A commencer par les paysages de l'Oregon, les forêts qui longent la rivière Columbia, celle-là même qui permit à Lewis and Clarck d'atteindre le Pacifique au terme de leur longue expédition. La nature donc somptueuse et quasi sauvage, où des hommes pourtant essayent de s'installer, des trappeurs essentiellement, venus d'ailleurs, de Russie ou de Chine. Ou du Maryland tout simplement comme Cookie, engagé comme cuisinier par une bande de ruffians. 

Film de pionniers ? Western ?  Oui il y a un peu de cela dans le film de Kelly Reichardt, mais un western (puisque l'histoire se passe dans l'Ouest) version réaliste, celle où l'on a constamment les pieds dans la boue et le plus souvent le ventre vide. Celle où quelques planches suffisent à construire une cabane précaire qu'un bouquet d'herbes sauvages transforme en maison. La caméra s'attarde sur les loques dont les hommes se vêtent, sur les visages rugueux, les mains crasseuses, qui témoignent des difficultés affrontées jour après jour et le film prend alors des allures de documentaire, d'autant que la réalisatrice souligne l'écart entre les gens ordinaires acharnés à faire mieux que survivre et les représentants de l'Etat, aussi prétentieux que ridicules. 

Mais le vrai sujet du film, ce qui fait vraiment son intérêt c'est l'amitié entre Cookie et King-Lu, une amitié née d'une rencontre fortuite qui devient vite une évidence; une amitié qui se passe de mots mais qui permet aux deux hommes de partager d'autant mieux leurs rêves que leurs compétences se complètent. Le film peut paraître long par moment, mais il faut du temps pour absorber tout ce que les images montrent, ou simplement suggèrent, tant le cinéma de Kelly Reichardt est riche de sens. Et la scène de la rencontre entre les deux hommes est de celles que l'on n'oublie pas : Cookie errant dans la forêt à la recherche de quoi se nourrir se trouve soudain devant la silhouette à peine devinée d'un homme nu caché sous les fougères, visiblement encore plus démuni que lui. Face à face décisif, celui de la couverture apportée, de la main tendue, de la protection assurée. Joli moment d'humanité. Intemporel.


 Oui j'ai aimé ce film, j'ai aimé ces scènes incongrues, cette vache aux longs cils que Cookie va traire toutes les nuits pour préparer les beignets qui doivent assurer leur fortune.

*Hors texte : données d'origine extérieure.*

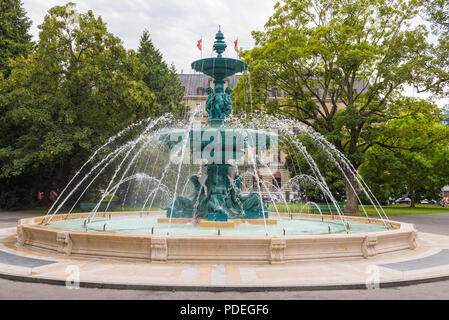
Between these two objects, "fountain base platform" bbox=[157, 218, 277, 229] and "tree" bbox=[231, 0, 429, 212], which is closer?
"fountain base platform" bbox=[157, 218, 277, 229]

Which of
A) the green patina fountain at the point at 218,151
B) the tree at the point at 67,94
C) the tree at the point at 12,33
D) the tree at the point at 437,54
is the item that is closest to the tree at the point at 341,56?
the tree at the point at 437,54

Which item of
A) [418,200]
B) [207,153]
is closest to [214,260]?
[207,153]

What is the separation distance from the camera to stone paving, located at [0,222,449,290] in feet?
21.9

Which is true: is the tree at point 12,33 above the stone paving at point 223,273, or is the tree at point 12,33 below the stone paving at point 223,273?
above

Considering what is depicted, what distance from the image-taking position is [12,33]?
109 feet

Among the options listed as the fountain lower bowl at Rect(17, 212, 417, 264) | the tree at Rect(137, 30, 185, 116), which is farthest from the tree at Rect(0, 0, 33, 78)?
the fountain lower bowl at Rect(17, 212, 417, 264)

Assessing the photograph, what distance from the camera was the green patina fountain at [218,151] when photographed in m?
13.4

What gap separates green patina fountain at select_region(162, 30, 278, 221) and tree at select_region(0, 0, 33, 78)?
23.9m

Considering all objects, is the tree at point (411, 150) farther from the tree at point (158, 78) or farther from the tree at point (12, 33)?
the tree at point (12, 33)

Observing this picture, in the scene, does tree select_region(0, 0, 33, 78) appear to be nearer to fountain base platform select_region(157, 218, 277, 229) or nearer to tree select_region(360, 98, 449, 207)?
fountain base platform select_region(157, 218, 277, 229)

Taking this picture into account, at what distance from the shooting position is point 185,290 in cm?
653

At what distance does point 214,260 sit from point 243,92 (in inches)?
894

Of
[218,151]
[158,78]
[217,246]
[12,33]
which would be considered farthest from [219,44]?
[158,78]

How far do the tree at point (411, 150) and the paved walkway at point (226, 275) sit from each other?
68.3 feet
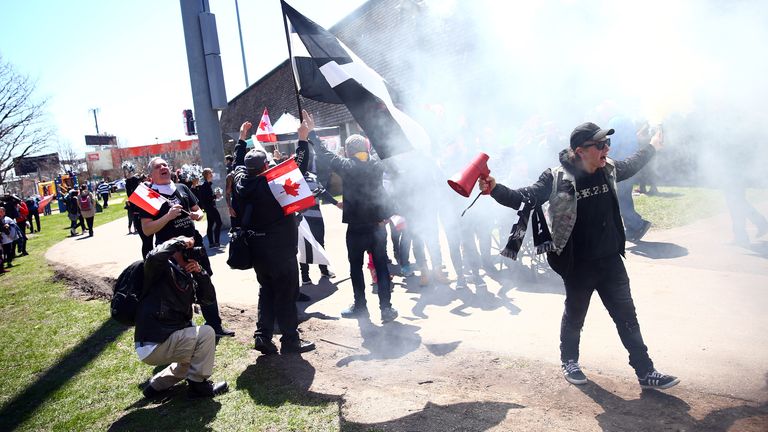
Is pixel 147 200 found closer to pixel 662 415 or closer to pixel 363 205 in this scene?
pixel 363 205

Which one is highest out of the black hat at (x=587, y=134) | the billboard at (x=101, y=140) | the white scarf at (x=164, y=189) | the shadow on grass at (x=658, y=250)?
the billboard at (x=101, y=140)

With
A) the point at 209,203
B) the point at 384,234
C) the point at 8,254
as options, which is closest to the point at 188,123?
the point at 8,254

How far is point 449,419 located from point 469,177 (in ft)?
5.28

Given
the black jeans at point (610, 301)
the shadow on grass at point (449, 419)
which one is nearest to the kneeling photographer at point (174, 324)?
the shadow on grass at point (449, 419)

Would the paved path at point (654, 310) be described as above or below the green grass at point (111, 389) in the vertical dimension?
above

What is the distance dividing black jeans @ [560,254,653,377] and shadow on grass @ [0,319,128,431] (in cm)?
447

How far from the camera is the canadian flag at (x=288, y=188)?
183 inches

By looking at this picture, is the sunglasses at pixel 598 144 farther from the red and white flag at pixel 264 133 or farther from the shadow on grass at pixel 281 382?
the red and white flag at pixel 264 133

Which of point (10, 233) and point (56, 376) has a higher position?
point (10, 233)

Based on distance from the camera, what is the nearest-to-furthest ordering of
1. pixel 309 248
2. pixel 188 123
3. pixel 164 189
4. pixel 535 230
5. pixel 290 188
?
pixel 535 230, pixel 290 188, pixel 164 189, pixel 309 248, pixel 188 123

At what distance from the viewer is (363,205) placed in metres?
5.47

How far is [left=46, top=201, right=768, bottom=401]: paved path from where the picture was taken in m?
3.87

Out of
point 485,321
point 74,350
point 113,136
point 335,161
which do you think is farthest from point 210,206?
point 113,136

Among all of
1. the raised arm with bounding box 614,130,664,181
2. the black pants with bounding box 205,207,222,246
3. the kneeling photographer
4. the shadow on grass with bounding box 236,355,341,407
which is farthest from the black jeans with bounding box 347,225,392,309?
the black pants with bounding box 205,207,222,246
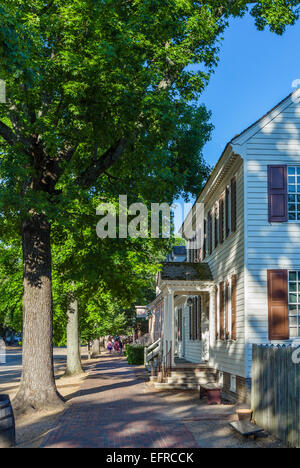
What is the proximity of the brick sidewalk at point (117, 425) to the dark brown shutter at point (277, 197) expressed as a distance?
619 centimetres

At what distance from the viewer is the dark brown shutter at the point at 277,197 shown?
16.0 m

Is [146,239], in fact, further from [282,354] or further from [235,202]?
[282,354]

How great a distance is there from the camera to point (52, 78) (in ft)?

J'ai aimé Cookie le taiseux, et les spéculations incessantes de King Lu, sa façon de tirer des plans sur la comète, sa fougue entreprenoriale pour ne pas dire capitaliste. J'ai aimé jusqu'à l'incertitude qui plane sur la fin, malgré le prologue : on peut mourir d'une balle dans la tête, on peut mourir aussi d'inanition, de froid, mais dans le film de Kelly Reichardt, on ne meurt pas seul.